(Dati sulle relazioni spaziali)

■ ■ ■ ■ ■ ■ ■

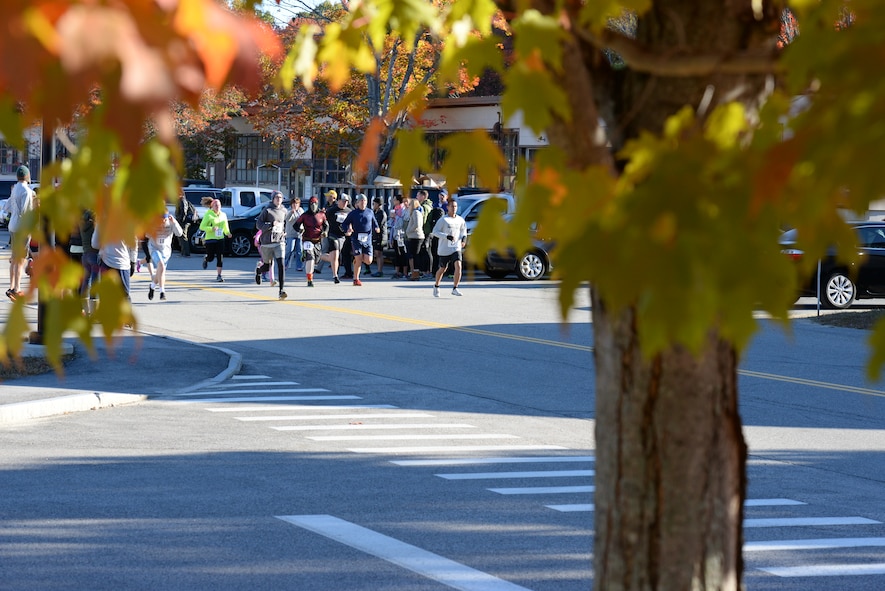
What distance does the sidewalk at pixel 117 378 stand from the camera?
479 inches

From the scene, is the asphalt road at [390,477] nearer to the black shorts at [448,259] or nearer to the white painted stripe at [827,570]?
the white painted stripe at [827,570]

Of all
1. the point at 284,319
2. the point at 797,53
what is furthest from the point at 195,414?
the point at 797,53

■ ■ ■ ■ ■ ■ ■

▸ Compito scritto: Puoi trasformare tutte le righe dei record qui sopra in un elenco numerato, tralasciando le righe vuote e le immagini?

▸ Risultato:
1. What distance does the sidewalk at pixel 117 378 stand from the camera?
2. 479 inches
3. From the scene, is the asphalt road at [390,477] nearer to the black shorts at [448,259] or nearer to the white painted stripe at [827,570]?
4. the white painted stripe at [827,570]
5. Of all
6. 1. the point at 284,319
7. 2. the point at 797,53
8. what is furthest from the point at 195,414?
9. the point at 797,53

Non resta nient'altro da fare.